The four keynotes were reasonable, with a nice mix of motivational aspects and informative aspects. Nothing really stood out though, except perhaps that in Simon Ritter's summary of the road map for Java, JavaFX on Linux is not due till half way through 2013, which shows how much the JavaFX team and Oracle care about being truly multi-platform.

Given my main interest is concurrency and parallelism, I took in all the session related to that topic, along with the Java 8, 9, 10, . . . summaries. I didn't hit the Android track.

Of course I have to mention my session: "Just Keep Passing the Messages", slides here. This was really a rant against unthinking use of shared-memory multi- threading as an applications programming technique, and a plea for applications development folk to learn about and use higher level models such as actors, dataflow, communicating sequential processes (CSP). I plugged GPars as a framework that Java and Groovy programmers can use now to do all this, so they don't have to wait.

All the other 10 sessions were good, worth attending, and I enjoyed them. The three "stand out" sessions for me though (other than mine :-) were "An Introduction to Neo4j (and Doctor Who)" by Ian Robinson, "JavaFX 2.0: Great Interface in Java" by Simon Ritter, and "Understanding the Disruptor, a Beginner's Guide to Hardcore Concurrency" by Trisha Gee and Mike Barker.

Ian Robinson managed to educate everyone attending in the subtleties of studying Doctor Who, including retcons, whilst really showing that Neo4j is really a unique form of database management system. He focused mainly on daleks, which was fine as they are clearly a common enemy! Ian mentioned that the daleks first appeared in 1963-4, which came as a bit of a shock, as I remember watching those episodes at a friend's house the first time they were shown.

Simon Ritter's presentation of JavaFX 2.0 showed for me that it was the right decision by Oracle to drop JavaFX as a purely script based system and to transform it into a Java API. This is not because I want to code UIs in Java, but because it makes it an open system that works well as an integral part of the JRE. Simon's Java examples were fun, and worked well, but showed that Java is not the right language to actually write UIs with. I will be using Groovy most likely. The point is that there is not one fixed language to write JavaFX 2.0, and soon JavaFX 3.0, UIs with. JavaFX 2.0 seems a splendid successor to AWT and Swing. But of course AWT/Swing UIs can incorporate JavaFX bits, so people can use evolutionary rather than revolutionary development. Personally I will just dive straight into JavaFX 2.0, but only when the Linux version is released so that UIs can be platform independent: Windows, Mac OS X, Solaris, and Linux.

Trisha Gee and Mike Barker's session stood out since above all it showed how to do some real science when engineering a solution to a problem. Their problem is to process vast numbers of messages with various transformations of data needed. They showed, via experimental evidence, that standard approaches to concurrency and parallelism we insufficient to the task.

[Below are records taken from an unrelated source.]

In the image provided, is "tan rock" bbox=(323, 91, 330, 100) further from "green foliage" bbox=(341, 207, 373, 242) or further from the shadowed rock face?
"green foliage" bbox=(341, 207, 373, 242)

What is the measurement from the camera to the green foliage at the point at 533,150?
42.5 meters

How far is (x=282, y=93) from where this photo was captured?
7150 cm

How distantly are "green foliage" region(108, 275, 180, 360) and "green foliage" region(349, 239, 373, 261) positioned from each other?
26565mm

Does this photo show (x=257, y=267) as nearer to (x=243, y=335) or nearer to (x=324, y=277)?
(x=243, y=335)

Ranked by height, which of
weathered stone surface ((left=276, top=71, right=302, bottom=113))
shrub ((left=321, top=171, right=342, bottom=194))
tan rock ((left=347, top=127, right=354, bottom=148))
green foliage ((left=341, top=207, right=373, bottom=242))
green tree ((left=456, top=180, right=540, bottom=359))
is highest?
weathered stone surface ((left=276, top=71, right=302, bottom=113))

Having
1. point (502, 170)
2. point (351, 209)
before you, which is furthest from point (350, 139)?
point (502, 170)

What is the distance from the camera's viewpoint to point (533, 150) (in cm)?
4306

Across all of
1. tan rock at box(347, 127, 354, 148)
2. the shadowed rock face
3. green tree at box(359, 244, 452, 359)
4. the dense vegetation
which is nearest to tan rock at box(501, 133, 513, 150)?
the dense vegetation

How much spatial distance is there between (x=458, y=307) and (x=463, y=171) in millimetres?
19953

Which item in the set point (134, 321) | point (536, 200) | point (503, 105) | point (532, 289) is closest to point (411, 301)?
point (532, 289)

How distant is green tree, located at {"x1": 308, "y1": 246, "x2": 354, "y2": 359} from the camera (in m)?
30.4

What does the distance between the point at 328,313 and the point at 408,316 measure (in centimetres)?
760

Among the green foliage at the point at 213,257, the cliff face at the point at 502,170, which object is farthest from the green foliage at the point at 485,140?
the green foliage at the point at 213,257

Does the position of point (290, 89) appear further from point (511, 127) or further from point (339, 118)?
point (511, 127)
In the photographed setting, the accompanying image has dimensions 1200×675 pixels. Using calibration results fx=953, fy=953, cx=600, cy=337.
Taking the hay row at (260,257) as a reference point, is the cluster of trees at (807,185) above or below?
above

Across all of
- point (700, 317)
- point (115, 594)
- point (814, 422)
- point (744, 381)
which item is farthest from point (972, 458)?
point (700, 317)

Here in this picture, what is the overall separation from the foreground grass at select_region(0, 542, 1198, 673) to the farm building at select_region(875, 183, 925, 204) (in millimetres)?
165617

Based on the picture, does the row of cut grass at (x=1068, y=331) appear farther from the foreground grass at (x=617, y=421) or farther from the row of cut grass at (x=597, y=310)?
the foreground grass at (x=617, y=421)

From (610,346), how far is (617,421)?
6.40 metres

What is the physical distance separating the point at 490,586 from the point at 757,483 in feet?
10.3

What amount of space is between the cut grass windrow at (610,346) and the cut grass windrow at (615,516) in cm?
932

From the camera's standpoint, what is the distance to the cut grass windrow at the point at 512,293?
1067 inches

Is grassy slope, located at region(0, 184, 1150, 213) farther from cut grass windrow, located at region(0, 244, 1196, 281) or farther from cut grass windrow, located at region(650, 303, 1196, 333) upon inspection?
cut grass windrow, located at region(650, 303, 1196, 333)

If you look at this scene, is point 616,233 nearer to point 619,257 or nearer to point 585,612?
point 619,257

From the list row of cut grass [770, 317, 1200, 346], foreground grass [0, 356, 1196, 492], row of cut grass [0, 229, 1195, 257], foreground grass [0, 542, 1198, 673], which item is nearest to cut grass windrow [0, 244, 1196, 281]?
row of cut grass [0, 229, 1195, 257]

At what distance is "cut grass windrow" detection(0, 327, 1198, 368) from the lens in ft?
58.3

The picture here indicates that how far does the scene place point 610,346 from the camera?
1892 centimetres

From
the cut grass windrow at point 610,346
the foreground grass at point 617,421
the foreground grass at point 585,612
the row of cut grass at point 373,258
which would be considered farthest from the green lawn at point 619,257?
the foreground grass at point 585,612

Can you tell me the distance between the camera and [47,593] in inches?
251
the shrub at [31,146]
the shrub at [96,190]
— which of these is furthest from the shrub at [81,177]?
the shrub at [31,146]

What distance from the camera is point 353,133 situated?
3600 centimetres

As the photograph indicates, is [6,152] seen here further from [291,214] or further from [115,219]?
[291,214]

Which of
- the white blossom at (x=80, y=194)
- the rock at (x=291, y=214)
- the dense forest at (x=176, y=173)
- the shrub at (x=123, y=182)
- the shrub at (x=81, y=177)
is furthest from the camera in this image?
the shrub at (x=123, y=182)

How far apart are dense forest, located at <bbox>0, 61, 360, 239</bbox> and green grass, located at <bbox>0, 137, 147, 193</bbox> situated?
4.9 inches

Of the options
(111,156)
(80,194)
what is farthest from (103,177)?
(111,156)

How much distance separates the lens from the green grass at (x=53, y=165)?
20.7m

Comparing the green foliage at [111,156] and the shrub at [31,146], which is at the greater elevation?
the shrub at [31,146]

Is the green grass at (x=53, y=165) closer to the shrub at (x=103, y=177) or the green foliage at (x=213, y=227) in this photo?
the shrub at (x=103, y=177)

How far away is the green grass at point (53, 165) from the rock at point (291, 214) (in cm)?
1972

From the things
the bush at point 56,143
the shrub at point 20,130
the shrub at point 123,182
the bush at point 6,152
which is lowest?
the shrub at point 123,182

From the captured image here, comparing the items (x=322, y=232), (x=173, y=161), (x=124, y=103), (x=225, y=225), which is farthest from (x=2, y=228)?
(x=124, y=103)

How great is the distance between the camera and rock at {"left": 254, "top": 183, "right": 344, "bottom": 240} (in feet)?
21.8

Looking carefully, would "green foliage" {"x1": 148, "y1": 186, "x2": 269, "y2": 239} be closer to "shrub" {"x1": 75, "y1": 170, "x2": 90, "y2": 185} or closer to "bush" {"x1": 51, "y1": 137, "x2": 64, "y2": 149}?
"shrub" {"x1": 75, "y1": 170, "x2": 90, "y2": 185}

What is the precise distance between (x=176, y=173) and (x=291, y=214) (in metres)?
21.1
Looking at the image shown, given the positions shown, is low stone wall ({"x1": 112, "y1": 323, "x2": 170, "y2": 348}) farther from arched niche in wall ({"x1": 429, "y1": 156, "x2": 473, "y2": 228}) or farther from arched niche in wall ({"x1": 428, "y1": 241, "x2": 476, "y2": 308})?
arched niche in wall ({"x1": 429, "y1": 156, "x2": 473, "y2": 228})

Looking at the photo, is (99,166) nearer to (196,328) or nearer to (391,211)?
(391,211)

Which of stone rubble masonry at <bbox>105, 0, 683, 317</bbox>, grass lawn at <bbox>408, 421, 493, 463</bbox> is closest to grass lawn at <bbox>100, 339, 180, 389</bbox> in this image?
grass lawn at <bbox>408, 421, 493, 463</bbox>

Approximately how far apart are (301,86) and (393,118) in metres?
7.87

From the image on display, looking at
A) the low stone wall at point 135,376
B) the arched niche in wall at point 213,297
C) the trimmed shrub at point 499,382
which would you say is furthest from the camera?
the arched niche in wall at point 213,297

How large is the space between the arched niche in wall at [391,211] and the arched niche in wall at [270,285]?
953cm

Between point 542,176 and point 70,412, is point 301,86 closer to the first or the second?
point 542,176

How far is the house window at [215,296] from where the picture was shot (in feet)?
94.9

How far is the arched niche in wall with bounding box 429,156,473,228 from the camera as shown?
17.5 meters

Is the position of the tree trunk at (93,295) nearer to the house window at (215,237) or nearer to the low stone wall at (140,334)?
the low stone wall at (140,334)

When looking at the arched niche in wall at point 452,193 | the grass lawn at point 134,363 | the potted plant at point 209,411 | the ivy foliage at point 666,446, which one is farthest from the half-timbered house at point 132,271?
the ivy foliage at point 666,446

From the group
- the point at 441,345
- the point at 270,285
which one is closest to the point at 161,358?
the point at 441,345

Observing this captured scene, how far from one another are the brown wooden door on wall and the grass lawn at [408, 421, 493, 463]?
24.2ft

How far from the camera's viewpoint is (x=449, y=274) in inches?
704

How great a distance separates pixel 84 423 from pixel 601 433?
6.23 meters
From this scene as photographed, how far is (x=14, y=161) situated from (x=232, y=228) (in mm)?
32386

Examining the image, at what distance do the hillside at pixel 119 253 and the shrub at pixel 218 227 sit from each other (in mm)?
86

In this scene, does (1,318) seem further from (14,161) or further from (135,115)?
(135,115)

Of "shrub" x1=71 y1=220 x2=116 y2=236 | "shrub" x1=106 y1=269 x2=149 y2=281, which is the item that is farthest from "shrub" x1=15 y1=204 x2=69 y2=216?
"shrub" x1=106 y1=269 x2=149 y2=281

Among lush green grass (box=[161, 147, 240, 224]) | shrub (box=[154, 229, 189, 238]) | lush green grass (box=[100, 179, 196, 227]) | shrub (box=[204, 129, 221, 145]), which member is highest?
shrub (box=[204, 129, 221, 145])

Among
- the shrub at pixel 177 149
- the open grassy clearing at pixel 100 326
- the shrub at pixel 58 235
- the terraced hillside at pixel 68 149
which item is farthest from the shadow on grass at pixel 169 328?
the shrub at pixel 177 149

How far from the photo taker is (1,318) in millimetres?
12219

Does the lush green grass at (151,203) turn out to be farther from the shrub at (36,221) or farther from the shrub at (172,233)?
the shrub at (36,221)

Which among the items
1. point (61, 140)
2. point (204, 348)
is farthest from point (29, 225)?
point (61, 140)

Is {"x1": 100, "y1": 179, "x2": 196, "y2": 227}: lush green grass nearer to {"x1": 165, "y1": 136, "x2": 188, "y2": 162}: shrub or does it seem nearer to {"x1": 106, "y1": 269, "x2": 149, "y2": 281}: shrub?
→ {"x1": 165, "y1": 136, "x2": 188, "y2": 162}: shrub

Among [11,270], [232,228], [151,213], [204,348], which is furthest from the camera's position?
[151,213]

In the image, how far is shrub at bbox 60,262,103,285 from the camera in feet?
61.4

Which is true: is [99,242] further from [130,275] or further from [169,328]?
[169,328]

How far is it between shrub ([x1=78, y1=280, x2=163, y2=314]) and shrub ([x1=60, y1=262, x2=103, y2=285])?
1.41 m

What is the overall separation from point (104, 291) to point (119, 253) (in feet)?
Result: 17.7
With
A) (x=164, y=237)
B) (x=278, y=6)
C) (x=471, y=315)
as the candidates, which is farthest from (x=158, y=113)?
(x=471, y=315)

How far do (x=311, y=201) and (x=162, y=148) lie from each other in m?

Indeed employing parallelism made things slower for their problem compared to a simple single threaded solution due to all the overheads associated with the concurrency and parallelism tools. Here we are not just talking of Java and JVM overheads we are talking of JIT generated assembly language and processor cache line management. I am used to C++ folk worrying about cache lines, it was inspiring to have Java folk seriously worrying about these things entirely appropriately. They then showed how they had analysed various data structures, reasoning with the Java memory model, and experiments probing the JIT code generation, to write a lock free ring buffer that is the data structure at the heart of the Disruptor. Opinion not necessary, the experimental data shows they have been massively successful.

I will be submitting a session proposal to JAXLondon 2012.